Have you ever been scammed or conned? It’s really quite astonishing how careful one has to be throughout life, because there is always someone out there whose idea of a day’s work is the moral and ethical equivalent of bashing someone on the head with a cosh.
Whilst I might almost approve of a scheme which defrauds millions of people of a penny each – no one really suffers – or can even almost admire a really well thought out scheme, I have nothing but contempt for the appallingly badly spelled rubbish which some idiots throw at one’s email address from time to time. You’ve probably seen that junk – English is clearly their 43rd language, and if they really think anyone is going to fall for such badly constructed trash then they have an unlimited amount of optimism…
Which is why, when I see the hyena-like mugging of someone who has kindly pointed out, on an online article accepting comments, that the writer made a typo, I get really quite cross. The inevitability of the howling, yowling moaning about ‘why aren’t you concentrating on the article content’ and ‘stop having a go at him/her’ is the saddest factor. It’s all very well coming out with that dippy ‘let’s be nice to everybody’ rant, but given that scammers and conners frequently can’t even spell their own names, a grammatically incorrect or poorly spelled article comes across as unprofessional – and could even indicate a rather more sinister intent…
I had an interesting scam letter this week. One of the better ones, it had only a couple of typos, but they were significant. It is known as the ‘Commercial Register’ scam, and if you run any kind of business, in the UK or abroad, you could be targeted by it. An astonishingly similar scam is the World Company Register, and the Welsh Commercial Register is also run by the same company – Direct Publisher S.L.U
Why is it clever? Because whoever thought it out has had a nice, official looking form and letter printed, and the psychology behind it is spot-on. But it’s very, very naughty.

▶ [MATERIAL SUPPLIED]:
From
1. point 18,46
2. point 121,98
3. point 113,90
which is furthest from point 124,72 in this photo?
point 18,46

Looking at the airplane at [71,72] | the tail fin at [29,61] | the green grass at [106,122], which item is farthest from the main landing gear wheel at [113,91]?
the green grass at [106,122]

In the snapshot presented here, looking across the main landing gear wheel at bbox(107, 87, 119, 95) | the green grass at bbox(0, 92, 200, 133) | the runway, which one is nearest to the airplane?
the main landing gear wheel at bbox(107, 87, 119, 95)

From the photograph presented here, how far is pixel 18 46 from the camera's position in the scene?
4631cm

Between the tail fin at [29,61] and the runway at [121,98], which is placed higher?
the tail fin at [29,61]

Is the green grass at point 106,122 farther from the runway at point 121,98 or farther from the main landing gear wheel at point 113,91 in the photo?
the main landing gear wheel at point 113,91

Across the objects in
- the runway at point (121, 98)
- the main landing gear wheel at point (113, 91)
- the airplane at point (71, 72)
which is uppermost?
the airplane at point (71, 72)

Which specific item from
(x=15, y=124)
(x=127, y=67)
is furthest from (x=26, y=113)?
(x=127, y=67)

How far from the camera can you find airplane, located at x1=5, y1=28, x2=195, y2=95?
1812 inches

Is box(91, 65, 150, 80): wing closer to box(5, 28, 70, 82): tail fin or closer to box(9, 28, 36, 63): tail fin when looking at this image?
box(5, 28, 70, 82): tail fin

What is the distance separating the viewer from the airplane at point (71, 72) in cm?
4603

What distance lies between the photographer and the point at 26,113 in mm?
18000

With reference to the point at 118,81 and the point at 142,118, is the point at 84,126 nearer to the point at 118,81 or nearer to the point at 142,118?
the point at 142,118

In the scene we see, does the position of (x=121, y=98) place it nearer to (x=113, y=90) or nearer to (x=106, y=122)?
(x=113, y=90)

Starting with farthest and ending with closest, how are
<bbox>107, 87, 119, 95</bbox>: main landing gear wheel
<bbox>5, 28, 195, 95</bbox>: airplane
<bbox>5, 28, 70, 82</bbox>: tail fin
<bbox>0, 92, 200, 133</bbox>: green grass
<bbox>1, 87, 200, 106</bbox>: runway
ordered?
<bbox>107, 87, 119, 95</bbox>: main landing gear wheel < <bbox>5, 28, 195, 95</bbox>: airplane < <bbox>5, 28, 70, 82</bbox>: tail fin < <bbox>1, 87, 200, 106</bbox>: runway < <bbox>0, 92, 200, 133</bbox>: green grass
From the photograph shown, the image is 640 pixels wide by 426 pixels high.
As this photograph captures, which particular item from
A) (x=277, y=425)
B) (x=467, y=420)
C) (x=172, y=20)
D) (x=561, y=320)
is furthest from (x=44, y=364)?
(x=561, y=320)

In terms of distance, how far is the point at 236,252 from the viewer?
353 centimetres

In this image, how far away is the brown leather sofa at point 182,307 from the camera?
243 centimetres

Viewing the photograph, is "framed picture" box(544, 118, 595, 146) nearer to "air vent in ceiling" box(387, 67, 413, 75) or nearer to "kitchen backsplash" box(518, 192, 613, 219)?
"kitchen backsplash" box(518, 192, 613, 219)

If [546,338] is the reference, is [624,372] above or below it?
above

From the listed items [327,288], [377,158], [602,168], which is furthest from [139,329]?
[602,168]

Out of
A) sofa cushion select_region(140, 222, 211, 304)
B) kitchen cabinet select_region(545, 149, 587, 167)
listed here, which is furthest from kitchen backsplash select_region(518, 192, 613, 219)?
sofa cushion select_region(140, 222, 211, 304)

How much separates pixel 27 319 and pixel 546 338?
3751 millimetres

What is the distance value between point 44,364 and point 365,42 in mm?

▶ [PROBLEM A]:
Print the passage of the post on scams starting at "Have you ever" and ending at "with a cosh.".
▶ [PROBLEM B]:
Which registers does the post on scams name?
▶ [PROBLEM C]:
According to the post on scams, what company runs the Welsh Commercial Register?
The rows have nothing to do with the post on scams.

▶ [EXERCISE ANSWER A]:
Have you ever been scammed or conned? It’s really quite astonishing how careful one has to be throughout life, because there is always someone out there whose idea of a day’s work is the moral and ethical equivalent of bashing someone on the head with a cosh.

▶ [EXERCISE ANSWER B]:
Commercial Register
World Company Register
Welsh Commercial Register

▶ [EXERCISE ANSWER C]:
Direct Publisher S.L.U